Ser Ciappelletto (chiamato così per via della sua bassa statura), è un notaio che abita in
Francia e che viene assunto da Musciatto Franzesi per la gestione dei suoi intricati affari
sparsi in innumerevoli regioni.
Durante il suo viaggio, trova accoglienza in casa di due fratelli usurai e qui è vittima di un
malore. I due proprietari sono timorosi delle ripercussioni che la diffusione della notizia della
morte di un personaggio simile nella loro abitazione senza l’estrema unzione avrebbe
comportato. Il loro dialogo, però, non sfugge a Ser Ciappelletto, che rassicura i suoi ospiti
garantendo loro nessuna preoccupazione futura.
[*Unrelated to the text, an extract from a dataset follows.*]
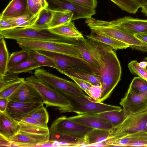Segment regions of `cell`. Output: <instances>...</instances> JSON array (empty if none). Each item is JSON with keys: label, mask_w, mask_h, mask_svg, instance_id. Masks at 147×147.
I'll list each match as a JSON object with an SVG mask.
<instances>
[{"label": "cell", "mask_w": 147, "mask_h": 147, "mask_svg": "<svg viewBox=\"0 0 147 147\" xmlns=\"http://www.w3.org/2000/svg\"><path fill=\"white\" fill-rule=\"evenodd\" d=\"M105 64L99 72L102 87L98 102H102L110 96L121 79V67L115 53L112 50L105 56Z\"/></svg>", "instance_id": "6da1fadb"}, {"label": "cell", "mask_w": 147, "mask_h": 147, "mask_svg": "<svg viewBox=\"0 0 147 147\" xmlns=\"http://www.w3.org/2000/svg\"><path fill=\"white\" fill-rule=\"evenodd\" d=\"M16 40L19 47L23 50L44 51L82 58L77 46L73 43L28 39Z\"/></svg>", "instance_id": "7a4b0ae2"}, {"label": "cell", "mask_w": 147, "mask_h": 147, "mask_svg": "<svg viewBox=\"0 0 147 147\" xmlns=\"http://www.w3.org/2000/svg\"><path fill=\"white\" fill-rule=\"evenodd\" d=\"M82 57L99 72L105 64L106 53L113 49L103 44L84 38L75 40Z\"/></svg>", "instance_id": "3957f363"}, {"label": "cell", "mask_w": 147, "mask_h": 147, "mask_svg": "<svg viewBox=\"0 0 147 147\" xmlns=\"http://www.w3.org/2000/svg\"><path fill=\"white\" fill-rule=\"evenodd\" d=\"M143 131H147V110L129 115L120 124L113 127L103 146H108L117 139Z\"/></svg>", "instance_id": "277c9868"}, {"label": "cell", "mask_w": 147, "mask_h": 147, "mask_svg": "<svg viewBox=\"0 0 147 147\" xmlns=\"http://www.w3.org/2000/svg\"><path fill=\"white\" fill-rule=\"evenodd\" d=\"M34 76L42 82L65 95L75 97H90L75 82L58 77L43 68H38Z\"/></svg>", "instance_id": "5b68a950"}, {"label": "cell", "mask_w": 147, "mask_h": 147, "mask_svg": "<svg viewBox=\"0 0 147 147\" xmlns=\"http://www.w3.org/2000/svg\"><path fill=\"white\" fill-rule=\"evenodd\" d=\"M65 95L70 100L72 105L67 107L57 108L61 113L73 112L80 115L98 113L121 109L119 106L93 101L90 97L86 98Z\"/></svg>", "instance_id": "8992f818"}, {"label": "cell", "mask_w": 147, "mask_h": 147, "mask_svg": "<svg viewBox=\"0 0 147 147\" xmlns=\"http://www.w3.org/2000/svg\"><path fill=\"white\" fill-rule=\"evenodd\" d=\"M0 35L7 39L51 40L71 42V40L54 34L49 29L38 30L30 27L12 28L0 30Z\"/></svg>", "instance_id": "52a82bcc"}, {"label": "cell", "mask_w": 147, "mask_h": 147, "mask_svg": "<svg viewBox=\"0 0 147 147\" xmlns=\"http://www.w3.org/2000/svg\"><path fill=\"white\" fill-rule=\"evenodd\" d=\"M26 80L38 91L46 107H52L57 108L71 106L70 100L64 95L42 82L34 75L27 77Z\"/></svg>", "instance_id": "ba28073f"}, {"label": "cell", "mask_w": 147, "mask_h": 147, "mask_svg": "<svg viewBox=\"0 0 147 147\" xmlns=\"http://www.w3.org/2000/svg\"><path fill=\"white\" fill-rule=\"evenodd\" d=\"M41 53L50 58L56 66L57 69L62 72L70 69H81L99 75L98 71L82 58L71 56L60 53L38 50Z\"/></svg>", "instance_id": "9c48e42d"}, {"label": "cell", "mask_w": 147, "mask_h": 147, "mask_svg": "<svg viewBox=\"0 0 147 147\" xmlns=\"http://www.w3.org/2000/svg\"><path fill=\"white\" fill-rule=\"evenodd\" d=\"M92 129L72 121L65 116H62L52 122L50 127V136L62 135L83 138Z\"/></svg>", "instance_id": "30bf717a"}, {"label": "cell", "mask_w": 147, "mask_h": 147, "mask_svg": "<svg viewBox=\"0 0 147 147\" xmlns=\"http://www.w3.org/2000/svg\"><path fill=\"white\" fill-rule=\"evenodd\" d=\"M47 8L53 11L68 10L74 14L72 21L81 18L92 17L96 13L95 9L88 8L74 3L67 0H46Z\"/></svg>", "instance_id": "8fae6325"}, {"label": "cell", "mask_w": 147, "mask_h": 147, "mask_svg": "<svg viewBox=\"0 0 147 147\" xmlns=\"http://www.w3.org/2000/svg\"><path fill=\"white\" fill-rule=\"evenodd\" d=\"M120 104L125 118L127 116L147 110V93L143 95L133 94L129 90L121 99Z\"/></svg>", "instance_id": "7c38bea8"}, {"label": "cell", "mask_w": 147, "mask_h": 147, "mask_svg": "<svg viewBox=\"0 0 147 147\" xmlns=\"http://www.w3.org/2000/svg\"><path fill=\"white\" fill-rule=\"evenodd\" d=\"M44 104V103L22 102L9 101L5 112L19 123L43 106Z\"/></svg>", "instance_id": "4fadbf2b"}, {"label": "cell", "mask_w": 147, "mask_h": 147, "mask_svg": "<svg viewBox=\"0 0 147 147\" xmlns=\"http://www.w3.org/2000/svg\"><path fill=\"white\" fill-rule=\"evenodd\" d=\"M111 22L118 28L132 35L147 34V19L125 16Z\"/></svg>", "instance_id": "5bb4252c"}, {"label": "cell", "mask_w": 147, "mask_h": 147, "mask_svg": "<svg viewBox=\"0 0 147 147\" xmlns=\"http://www.w3.org/2000/svg\"><path fill=\"white\" fill-rule=\"evenodd\" d=\"M7 98L9 101L44 103L43 100L38 91L26 80Z\"/></svg>", "instance_id": "9a60e30c"}, {"label": "cell", "mask_w": 147, "mask_h": 147, "mask_svg": "<svg viewBox=\"0 0 147 147\" xmlns=\"http://www.w3.org/2000/svg\"><path fill=\"white\" fill-rule=\"evenodd\" d=\"M50 134L40 135L20 131L10 140L11 147H34L49 141Z\"/></svg>", "instance_id": "2e32d148"}, {"label": "cell", "mask_w": 147, "mask_h": 147, "mask_svg": "<svg viewBox=\"0 0 147 147\" xmlns=\"http://www.w3.org/2000/svg\"><path fill=\"white\" fill-rule=\"evenodd\" d=\"M69 120L84 126L93 129H110L112 124L95 114H86L68 117Z\"/></svg>", "instance_id": "e0dca14e"}, {"label": "cell", "mask_w": 147, "mask_h": 147, "mask_svg": "<svg viewBox=\"0 0 147 147\" xmlns=\"http://www.w3.org/2000/svg\"><path fill=\"white\" fill-rule=\"evenodd\" d=\"M108 146L147 147V131H140L127 135L112 142Z\"/></svg>", "instance_id": "ac0fdd59"}, {"label": "cell", "mask_w": 147, "mask_h": 147, "mask_svg": "<svg viewBox=\"0 0 147 147\" xmlns=\"http://www.w3.org/2000/svg\"><path fill=\"white\" fill-rule=\"evenodd\" d=\"M0 134L10 139L20 130L19 123L6 112L0 111Z\"/></svg>", "instance_id": "d6986e66"}, {"label": "cell", "mask_w": 147, "mask_h": 147, "mask_svg": "<svg viewBox=\"0 0 147 147\" xmlns=\"http://www.w3.org/2000/svg\"><path fill=\"white\" fill-rule=\"evenodd\" d=\"M28 13L27 0H11L0 14V17L14 18Z\"/></svg>", "instance_id": "ffe728a7"}, {"label": "cell", "mask_w": 147, "mask_h": 147, "mask_svg": "<svg viewBox=\"0 0 147 147\" xmlns=\"http://www.w3.org/2000/svg\"><path fill=\"white\" fill-rule=\"evenodd\" d=\"M110 129L92 128L85 136L82 147L102 146L110 135Z\"/></svg>", "instance_id": "44dd1931"}, {"label": "cell", "mask_w": 147, "mask_h": 147, "mask_svg": "<svg viewBox=\"0 0 147 147\" xmlns=\"http://www.w3.org/2000/svg\"><path fill=\"white\" fill-rule=\"evenodd\" d=\"M52 33L69 40L74 41L84 38L73 22H70L59 26L49 28Z\"/></svg>", "instance_id": "7402d4cb"}, {"label": "cell", "mask_w": 147, "mask_h": 147, "mask_svg": "<svg viewBox=\"0 0 147 147\" xmlns=\"http://www.w3.org/2000/svg\"><path fill=\"white\" fill-rule=\"evenodd\" d=\"M49 140L53 142V147H82L84 138H78L62 135L50 136Z\"/></svg>", "instance_id": "603a6c76"}, {"label": "cell", "mask_w": 147, "mask_h": 147, "mask_svg": "<svg viewBox=\"0 0 147 147\" xmlns=\"http://www.w3.org/2000/svg\"><path fill=\"white\" fill-rule=\"evenodd\" d=\"M62 74L68 77L71 76L83 80L92 85H100V75L95 73L81 69H71L64 71Z\"/></svg>", "instance_id": "cb8c5ba5"}, {"label": "cell", "mask_w": 147, "mask_h": 147, "mask_svg": "<svg viewBox=\"0 0 147 147\" xmlns=\"http://www.w3.org/2000/svg\"><path fill=\"white\" fill-rule=\"evenodd\" d=\"M87 38L104 44L113 49H124L129 47L128 45L116 39L108 36L91 32L86 36Z\"/></svg>", "instance_id": "d4e9b609"}, {"label": "cell", "mask_w": 147, "mask_h": 147, "mask_svg": "<svg viewBox=\"0 0 147 147\" xmlns=\"http://www.w3.org/2000/svg\"><path fill=\"white\" fill-rule=\"evenodd\" d=\"M40 11L34 15L29 12L19 17L3 18L9 22L12 25L13 28L30 27L37 20Z\"/></svg>", "instance_id": "484cf974"}, {"label": "cell", "mask_w": 147, "mask_h": 147, "mask_svg": "<svg viewBox=\"0 0 147 147\" xmlns=\"http://www.w3.org/2000/svg\"><path fill=\"white\" fill-rule=\"evenodd\" d=\"M54 13V11L47 8L42 9L40 12L37 20L30 27L38 30L49 29Z\"/></svg>", "instance_id": "4316f807"}, {"label": "cell", "mask_w": 147, "mask_h": 147, "mask_svg": "<svg viewBox=\"0 0 147 147\" xmlns=\"http://www.w3.org/2000/svg\"><path fill=\"white\" fill-rule=\"evenodd\" d=\"M73 15V13L72 12L68 10L54 11L49 29L55 27L71 21Z\"/></svg>", "instance_id": "83f0119b"}, {"label": "cell", "mask_w": 147, "mask_h": 147, "mask_svg": "<svg viewBox=\"0 0 147 147\" xmlns=\"http://www.w3.org/2000/svg\"><path fill=\"white\" fill-rule=\"evenodd\" d=\"M30 57L7 70V72L16 74L30 72L40 67Z\"/></svg>", "instance_id": "f1b7e54d"}, {"label": "cell", "mask_w": 147, "mask_h": 147, "mask_svg": "<svg viewBox=\"0 0 147 147\" xmlns=\"http://www.w3.org/2000/svg\"><path fill=\"white\" fill-rule=\"evenodd\" d=\"M95 114L98 116L110 122L112 124L113 127L120 124L125 118L122 109Z\"/></svg>", "instance_id": "f546056e"}, {"label": "cell", "mask_w": 147, "mask_h": 147, "mask_svg": "<svg viewBox=\"0 0 147 147\" xmlns=\"http://www.w3.org/2000/svg\"><path fill=\"white\" fill-rule=\"evenodd\" d=\"M29 57L40 67L48 66L57 69L56 65L53 61L47 55L40 53L38 50H28Z\"/></svg>", "instance_id": "4dcf8cb0"}, {"label": "cell", "mask_w": 147, "mask_h": 147, "mask_svg": "<svg viewBox=\"0 0 147 147\" xmlns=\"http://www.w3.org/2000/svg\"><path fill=\"white\" fill-rule=\"evenodd\" d=\"M0 36V75H3L7 72V65L9 56L4 38Z\"/></svg>", "instance_id": "1f68e13d"}, {"label": "cell", "mask_w": 147, "mask_h": 147, "mask_svg": "<svg viewBox=\"0 0 147 147\" xmlns=\"http://www.w3.org/2000/svg\"><path fill=\"white\" fill-rule=\"evenodd\" d=\"M133 94L143 95L147 93V81L139 77H135L128 88Z\"/></svg>", "instance_id": "d6a6232c"}, {"label": "cell", "mask_w": 147, "mask_h": 147, "mask_svg": "<svg viewBox=\"0 0 147 147\" xmlns=\"http://www.w3.org/2000/svg\"><path fill=\"white\" fill-rule=\"evenodd\" d=\"M122 10L135 14L141 6L135 0H110Z\"/></svg>", "instance_id": "836d02e7"}, {"label": "cell", "mask_w": 147, "mask_h": 147, "mask_svg": "<svg viewBox=\"0 0 147 147\" xmlns=\"http://www.w3.org/2000/svg\"><path fill=\"white\" fill-rule=\"evenodd\" d=\"M24 78H20L17 74L9 73L0 75V91L16 83L24 80Z\"/></svg>", "instance_id": "e575fe53"}, {"label": "cell", "mask_w": 147, "mask_h": 147, "mask_svg": "<svg viewBox=\"0 0 147 147\" xmlns=\"http://www.w3.org/2000/svg\"><path fill=\"white\" fill-rule=\"evenodd\" d=\"M29 57L28 50H22L13 52L9 56L7 64V70Z\"/></svg>", "instance_id": "d590c367"}, {"label": "cell", "mask_w": 147, "mask_h": 147, "mask_svg": "<svg viewBox=\"0 0 147 147\" xmlns=\"http://www.w3.org/2000/svg\"><path fill=\"white\" fill-rule=\"evenodd\" d=\"M20 126V131L31 133L47 135L50 134L49 128H45L22 121L19 122Z\"/></svg>", "instance_id": "8d00e7d4"}, {"label": "cell", "mask_w": 147, "mask_h": 147, "mask_svg": "<svg viewBox=\"0 0 147 147\" xmlns=\"http://www.w3.org/2000/svg\"><path fill=\"white\" fill-rule=\"evenodd\" d=\"M128 67L132 74L137 75L147 81V70L146 68L140 66L137 61H131L128 64Z\"/></svg>", "instance_id": "74e56055"}, {"label": "cell", "mask_w": 147, "mask_h": 147, "mask_svg": "<svg viewBox=\"0 0 147 147\" xmlns=\"http://www.w3.org/2000/svg\"><path fill=\"white\" fill-rule=\"evenodd\" d=\"M31 117L47 123L49 120V114L43 106L31 113L27 117Z\"/></svg>", "instance_id": "f35d334b"}, {"label": "cell", "mask_w": 147, "mask_h": 147, "mask_svg": "<svg viewBox=\"0 0 147 147\" xmlns=\"http://www.w3.org/2000/svg\"><path fill=\"white\" fill-rule=\"evenodd\" d=\"M95 102H98L101 96L102 87L101 85H92L84 92Z\"/></svg>", "instance_id": "ab89813d"}, {"label": "cell", "mask_w": 147, "mask_h": 147, "mask_svg": "<svg viewBox=\"0 0 147 147\" xmlns=\"http://www.w3.org/2000/svg\"><path fill=\"white\" fill-rule=\"evenodd\" d=\"M25 80L16 83L0 91V98H7L15 92Z\"/></svg>", "instance_id": "60d3db41"}, {"label": "cell", "mask_w": 147, "mask_h": 147, "mask_svg": "<svg viewBox=\"0 0 147 147\" xmlns=\"http://www.w3.org/2000/svg\"><path fill=\"white\" fill-rule=\"evenodd\" d=\"M84 7L95 9L97 5V0H67Z\"/></svg>", "instance_id": "b9f144b4"}, {"label": "cell", "mask_w": 147, "mask_h": 147, "mask_svg": "<svg viewBox=\"0 0 147 147\" xmlns=\"http://www.w3.org/2000/svg\"><path fill=\"white\" fill-rule=\"evenodd\" d=\"M27 2L29 12L33 15L36 14L42 9L36 0H27Z\"/></svg>", "instance_id": "7bdbcfd3"}, {"label": "cell", "mask_w": 147, "mask_h": 147, "mask_svg": "<svg viewBox=\"0 0 147 147\" xmlns=\"http://www.w3.org/2000/svg\"><path fill=\"white\" fill-rule=\"evenodd\" d=\"M68 77L72 79L84 92L92 85L88 82L83 80L71 76Z\"/></svg>", "instance_id": "ee69618b"}, {"label": "cell", "mask_w": 147, "mask_h": 147, "mask_svg": "<svg viewBox=\"0 0 147 147\" xmlns=\"http://www.w3.org/2000/svg\"><path fill=\"white\" fill-rule=\"evenodd\" d=\"M21 121L44 128H48L47 123L31 117H26Z\"/></svg>", "instance_id": "f6af8a7d"}, {"label": "cell", "mask_w": 147, "mask_h": 147, "mask_svg": "<svg viewBox=\"0 0 147 147\" xmlns=\"http://www.w3.org/2000/svg\"><path fill=\"white\" fill-rule=\"evenodd\" d=\"M11 23L7 20L0 17V30L12 28Z\"/></svg>", "instance_id": "bcb514c9"}, {"label": "cell", "mask_w": 147, "mask_h": 147, "mask_svg": "<svg viewBox=\"0 0 147 147\" xmlns=\"http://www.w3.org/2000/svg\"><path fill=\"white\" fill-rule=\"evenodd\" d=\"M11 142L2 135L0 134V147H11Z\"/></svg>", "instance_id": "7dc6e473"}, {"label": "cell", "mask_w": 147, "mask_h": 147, "mask_svg": "<svg viewBox=\"0 0 147 147\" xmlns=\"http://www.w3.org/2000/svg\"><path fill=\"white\" fill-rule=\"evenodd\" d=\"M9 101L8 98H0V111L5 112Z\"/></svg>", "instance_id": "c3c4849f"}, {"label": "cell", "mask_w": 147, "mask_h": 147, "mask_svg": "<svg viewBox=\"0 0 147 147\" xmlns=\"http://www.w3.org/2000/svg\"><path fill=\"white\" fill-rule=\"evenodd\" d=\"M134 36L137 38L147 44V34H137Z\"/></svg>", "instance_id": "681fc988"}, {"label": "cell", "mask_w": 147, "mask_h": 147, "mask_svg": "<svg viewBox=\"0 0 147 147\" xmlns=\"http://www.w3.org/2000/svg\"><path fill=\"white\" fill-rule=\"evenodd\" d=\"M37 2L42 9L47 8L48 4L46 0H36Z\"/></svg>", "instance_id": "f907efd6"}, {"label": "cell", "mask_w": 147, "mask_h": 147, "mask_svg": "<svg viewBox=\"0 0 147 147\" xmlns=\"http://www.w3.org/2000/svg\"><path fill=\"white\" fill-rule=\"evenodd\" d=\"M53 142L49 140L47 142L36 146L35 147H53Z\"/></svg>", "instance_id": "816d5d0a"}, {"label": "cell", "mask_w": 147, "mask_h": 147, "mask_svg": "<svg viewBox=\"0 0 147 147\" xmlns=\"http://www.w3.org/2000/svg\"><path fill=\"white\" fill-rule=\"evenodd\" d=\"M141 12L144 15L147 17V4L141 6Z\"/></svg>", "instance_id": "f5cc1de1"}, {"label": "cell", "mask_w": 147, "mask_h": 147, "mask_svg": "<svg viewBox=\"0 0 147 147\" xmlns=\"http://www.w3.org/2000/svg\"><path fill=\"white\" fill-rule=\"evenodd\" d=\"M141 6L147 4V0H135Z\"/></svg>", "instance_id": "db71d44e"}, {"label": "cell", "mask_w": 147, "mask_h": 147, "mask_svg": "<svg viewBox=\"0 0 147 147\" xmlns=\"http://www.w3.org/2000/svg\"><path fill=\"white\" fill-rule=\"evenodd\" d=\"M144 61H146L147 63V65L146 68L147 70V57H146L144 58Z\"/></svg>", "instance_id": "11a10c76"}]
</instances>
Per questo, fa venire il più “santo” tra i parroci, per una sua prima ed ultima confessione.
Durante la visita del prete, Ciappelletto gli fa credere di essere un uomo perfetto e di non
aver mai commesso un peccato, quasi un santo.
Il frate, stupito da una simile purezza, dopo la morte dell’uomo, raccoglie tutti i suoi fratelli in
riunione con il solo obiettivo di lodare il defunto.
Al funerale partecipa un gran numero di persone che, convinte che ciò che è stato detto
riguardo il morto sia del tutto vero, adorano la sua salma proprio come se si trattasse di un
individuo degno di essere beatificato ed adorato.